The Web is buzzing today over reports that Iran is developing ”intelligent software” to restrict content on popular social networks — an alternative to the country’s current solution of blocking popular networks completely.

This news, which was first surfaced by 7Sobh Daily and Agence France-Presse, cites police chief Esmaeil Ahmadi Moghadam as saying that “smart control of social networks will not only avoid [social network's] disadvantages, but will also allow people to benefit from their useful aspects.”

Iran’s filtering systems and Cyber police have remained a controversial issue, leading to comparisons with China’s censorship techniques.

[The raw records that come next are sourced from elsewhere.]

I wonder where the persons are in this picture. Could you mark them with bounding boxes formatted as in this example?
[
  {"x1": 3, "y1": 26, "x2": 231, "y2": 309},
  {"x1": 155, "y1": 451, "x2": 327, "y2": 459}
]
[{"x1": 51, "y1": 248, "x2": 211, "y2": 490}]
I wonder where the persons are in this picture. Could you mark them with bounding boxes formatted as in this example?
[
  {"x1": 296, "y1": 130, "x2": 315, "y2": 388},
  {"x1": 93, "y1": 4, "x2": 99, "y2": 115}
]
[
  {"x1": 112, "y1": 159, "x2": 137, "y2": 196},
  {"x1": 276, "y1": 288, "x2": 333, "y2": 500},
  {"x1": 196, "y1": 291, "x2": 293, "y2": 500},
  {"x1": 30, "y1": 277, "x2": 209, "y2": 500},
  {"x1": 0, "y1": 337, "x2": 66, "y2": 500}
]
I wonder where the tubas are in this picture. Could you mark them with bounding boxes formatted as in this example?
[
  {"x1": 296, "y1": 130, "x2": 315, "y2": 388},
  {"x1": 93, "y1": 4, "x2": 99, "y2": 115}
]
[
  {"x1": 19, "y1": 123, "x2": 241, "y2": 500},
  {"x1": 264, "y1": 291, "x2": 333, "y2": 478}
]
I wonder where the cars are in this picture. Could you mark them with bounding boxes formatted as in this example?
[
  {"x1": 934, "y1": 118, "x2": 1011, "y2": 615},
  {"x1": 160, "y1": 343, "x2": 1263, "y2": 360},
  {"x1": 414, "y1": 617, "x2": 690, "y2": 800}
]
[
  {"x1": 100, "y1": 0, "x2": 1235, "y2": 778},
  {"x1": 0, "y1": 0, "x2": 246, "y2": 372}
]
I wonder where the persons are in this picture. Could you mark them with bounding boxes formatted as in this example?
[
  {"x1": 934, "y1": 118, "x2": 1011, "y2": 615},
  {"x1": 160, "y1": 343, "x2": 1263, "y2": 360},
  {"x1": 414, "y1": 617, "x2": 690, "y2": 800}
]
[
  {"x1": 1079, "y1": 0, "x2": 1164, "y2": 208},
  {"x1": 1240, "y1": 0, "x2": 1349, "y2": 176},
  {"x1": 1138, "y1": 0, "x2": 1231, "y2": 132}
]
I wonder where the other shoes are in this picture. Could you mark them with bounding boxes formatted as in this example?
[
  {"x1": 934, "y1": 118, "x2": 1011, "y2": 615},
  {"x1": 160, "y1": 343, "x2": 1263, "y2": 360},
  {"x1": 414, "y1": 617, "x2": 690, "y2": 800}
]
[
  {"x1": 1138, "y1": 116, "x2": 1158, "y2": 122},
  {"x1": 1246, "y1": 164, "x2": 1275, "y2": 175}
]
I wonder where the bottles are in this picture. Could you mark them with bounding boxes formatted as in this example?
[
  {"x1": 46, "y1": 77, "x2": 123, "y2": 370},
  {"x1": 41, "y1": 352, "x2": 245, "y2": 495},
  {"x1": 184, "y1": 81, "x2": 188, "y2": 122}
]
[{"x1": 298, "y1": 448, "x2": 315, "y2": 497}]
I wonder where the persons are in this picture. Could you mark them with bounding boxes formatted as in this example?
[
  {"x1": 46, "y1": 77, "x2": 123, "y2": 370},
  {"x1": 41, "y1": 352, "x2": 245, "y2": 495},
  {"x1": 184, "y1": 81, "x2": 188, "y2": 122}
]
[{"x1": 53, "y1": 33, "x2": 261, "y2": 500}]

Iran is additionally developing a country-wide intranet, dubbed National Internet, which may or may not lead to greater restrictions to the global Internet.

This move, however, is interesting as it could inch Iranian Internet users in the right direction; that is, if you believe a censored Twitter is better than no Twitter at all.

That’s Ahmadi Moghadam’s argument, who says “smart control of social networks is better than filtering them completely.”

Our main concern lies in how well this filtering software works in practice, as popular networks do not appear likely to cooperate. Here’s to hoping it will allow for workarounds — I’ll be hoping it doesn’t work at all.

It’s worth noting that Islamic-friendly alternatives to the likes of Facebook and Twitter are currently in development, including Salam World. Alternatives to Google (Ya Haq) and YouTube (mehr.ir) are also in existence. News of a social network filtering system, however, shows the power (and lack of replicability) of modern social networks.

The Next Web has been blocked in Iran in the past, and appears to be blocked currently.